In traditional digital network transmissions, data bits are transported in fixed-bandwidth channels multiplexed into high-speed lines (e.g., fibers) in a Time-Division-Multiplex (TDM) manner, and the digital transmission hierarchy is organized into formats such DS-1 (1.5 Mb/s), DS-3 (45 Mb/s), or SONET (Synchronous Optical Network) formats, e.g., STS-x where x can range from 1 to 48 (50 Mb/s to 2.4 Gb/s). The SONET operation is also commonly known as the Synchronous Transfer Mode (STM), and thus the international standards (CCITT) version of the SONET as SDH (Synchronous Digital Hierarchy) where the signals are designated as STM-1 (150 Mb/s), STM-4 (622 Mb/s) and STM-16 (2.4 Gb/s).

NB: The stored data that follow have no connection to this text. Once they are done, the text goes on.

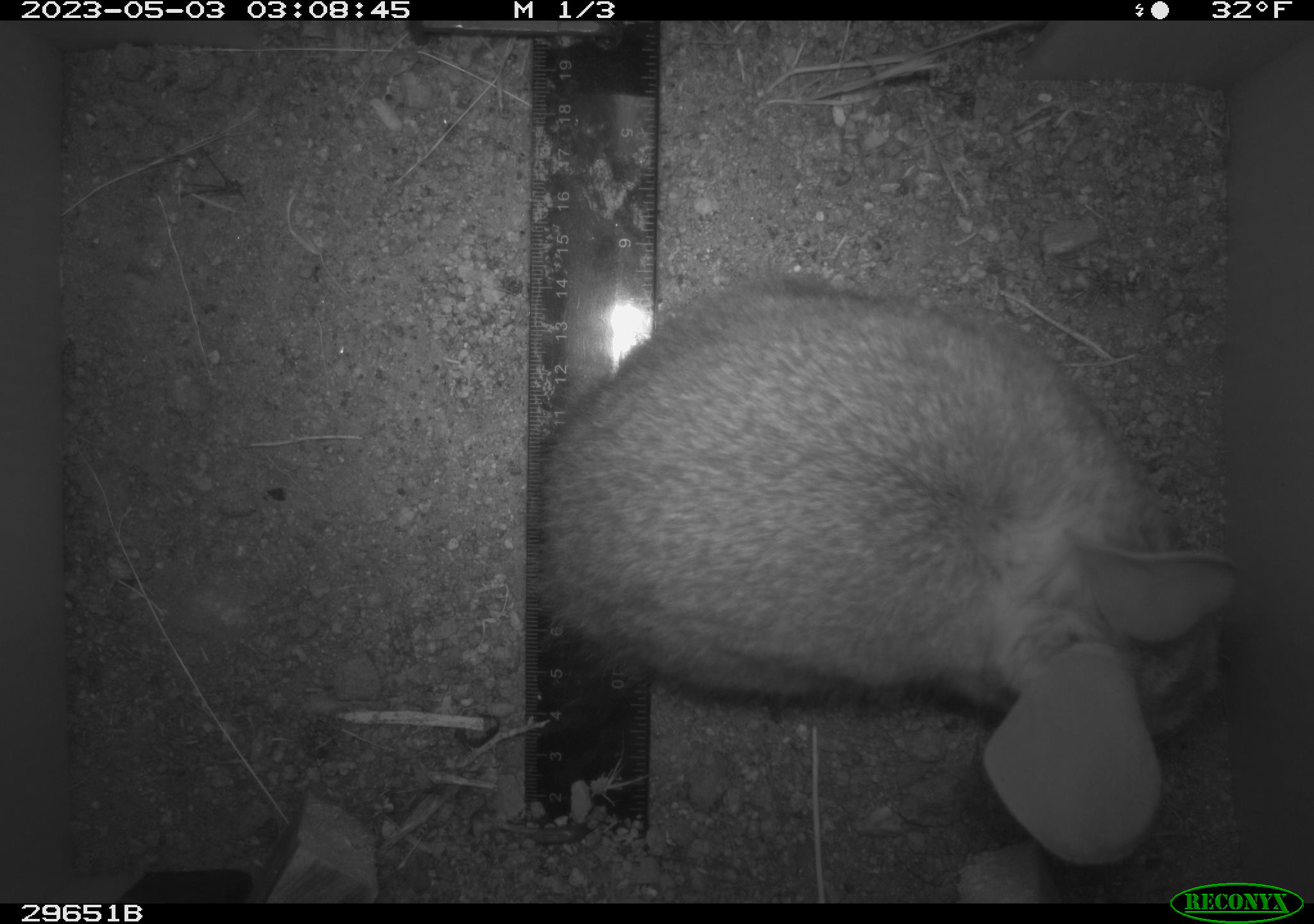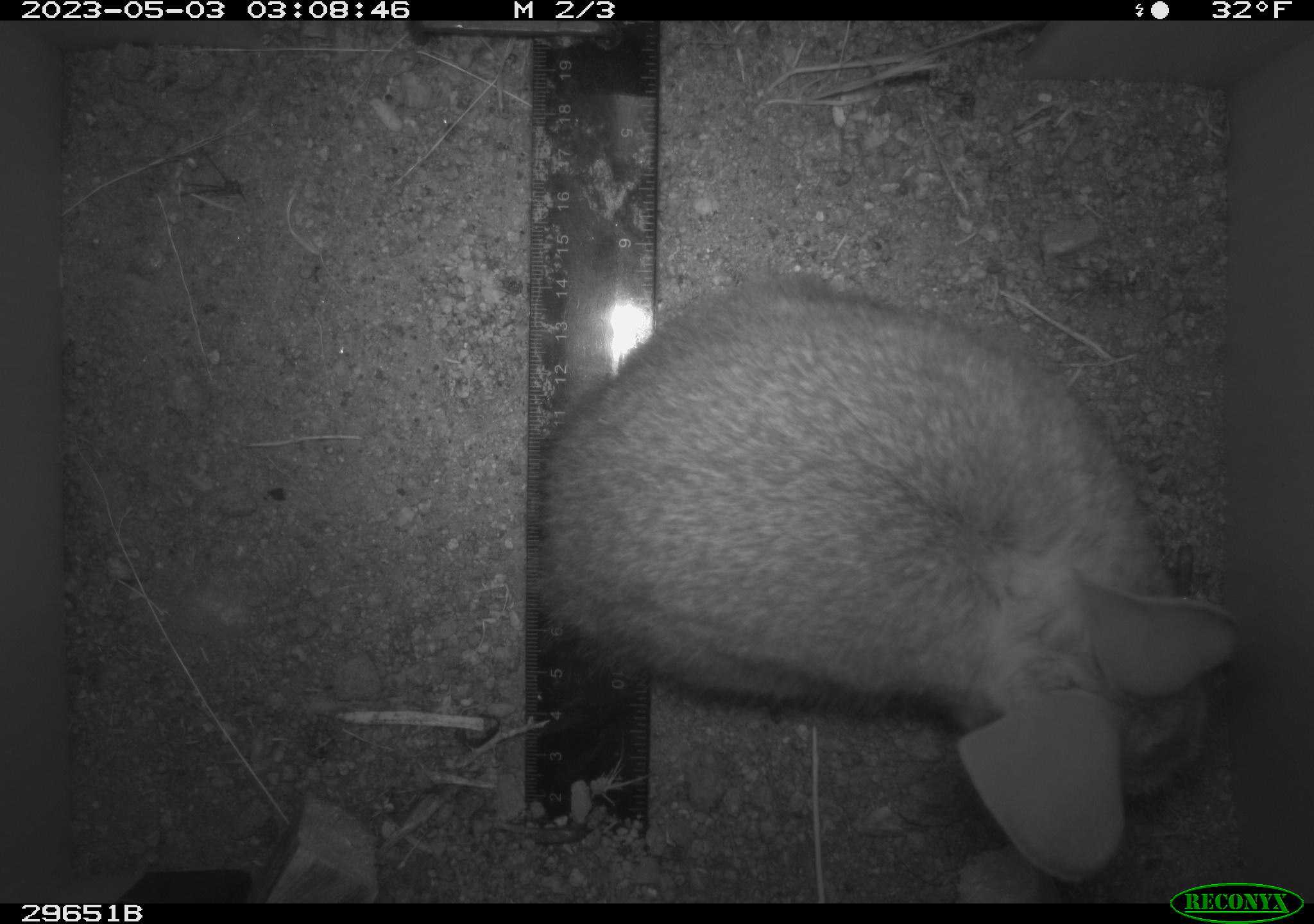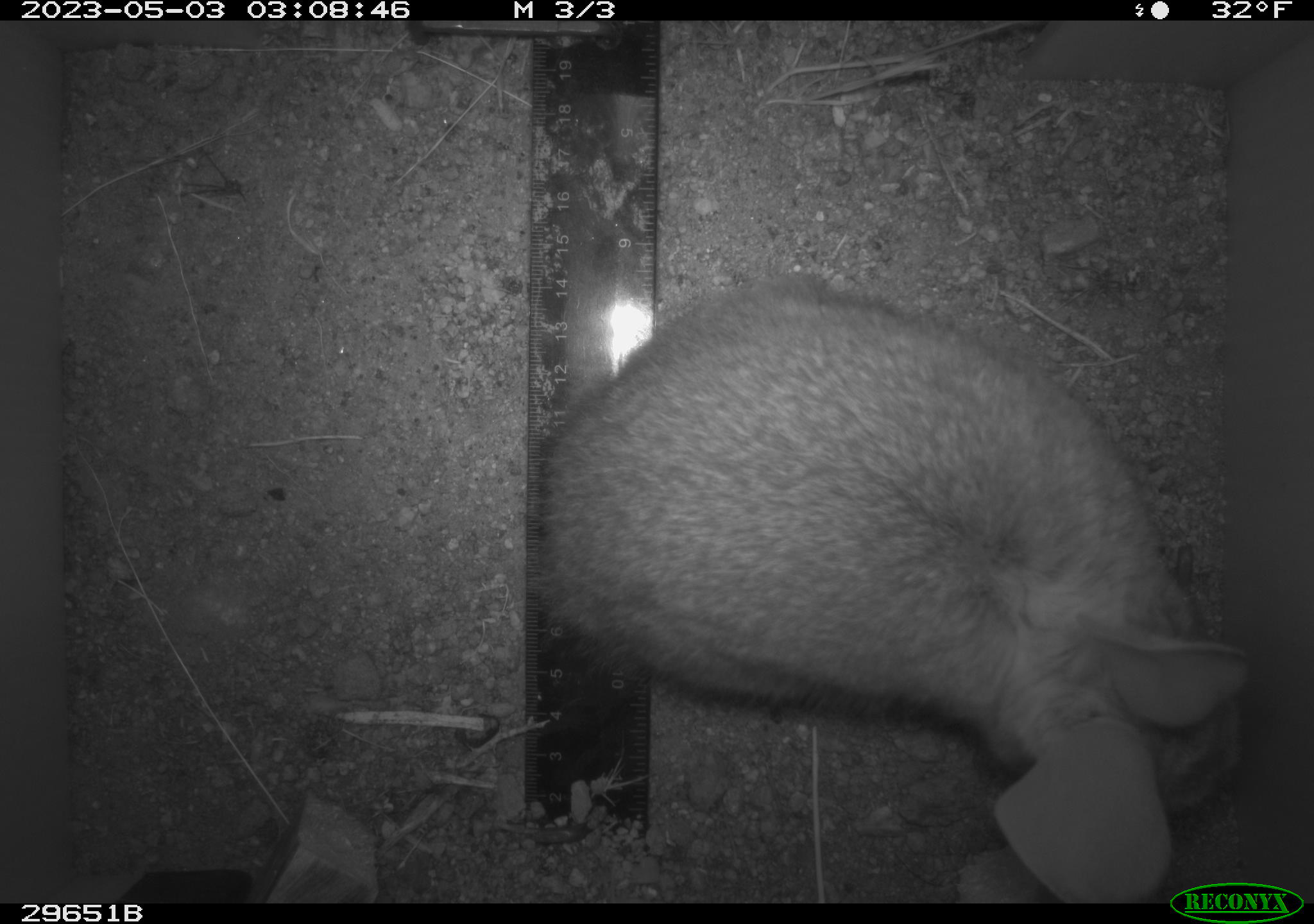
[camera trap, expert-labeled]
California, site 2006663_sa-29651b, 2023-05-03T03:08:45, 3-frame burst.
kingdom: Animalia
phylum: Chordata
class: Mammalia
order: Lagomorpha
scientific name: Lagomorpha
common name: hares, rabbits, and pikas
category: lagomorpha order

Contrary to this concept of synchronous transmission of fixed-bandwidth channels, ATM (Asynchronous Transfer Mode) employs the notion of fixed-size cells (53-octet cells, octet=8-bit byte) to transmit arbitrary-bandwidth signals, and virtual channels can be set up between end points for variable rate transmissions. A key element to interchange between STM and ATM is the STM-to-ATM Converter (SAC).

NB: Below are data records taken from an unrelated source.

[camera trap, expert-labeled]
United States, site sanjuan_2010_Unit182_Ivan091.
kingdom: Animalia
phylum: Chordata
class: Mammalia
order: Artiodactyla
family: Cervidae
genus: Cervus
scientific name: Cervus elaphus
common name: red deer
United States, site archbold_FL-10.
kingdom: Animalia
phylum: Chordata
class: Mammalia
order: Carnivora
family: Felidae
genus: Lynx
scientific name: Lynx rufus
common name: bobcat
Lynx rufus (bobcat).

The main function of an SAC is to take a fixed-bandwidth signal (e.g., DS-1, 1.5 Mb/s) and convert it into ATM cells for ATM transport. This process is called ATM adaptation (AAL in the standards). The main conversion process involves segmentation of the data into 48-octet payloads and the addition of a 5-octet header to each 48-octet piece to form 53-octet cells. It is customary to design a SAC for a fixed-bandwidth signal such as DS-1, DS-3, or STM-1. However, the payload of the STM-16 signal may be of different possibilities, e.g., four STM-4 (622 Mb/s), or 48 DS-3 signals, and so on. Constructing a specific SAC for each combination is cumbersome and expensive.
An object of the invention is to overcome the disadvantages of prior methods and systems.
Another object is to furnish a flexible device arrangement which can cope with a large variety of signal compositions and can perform ATM conversions on these different signal combinations.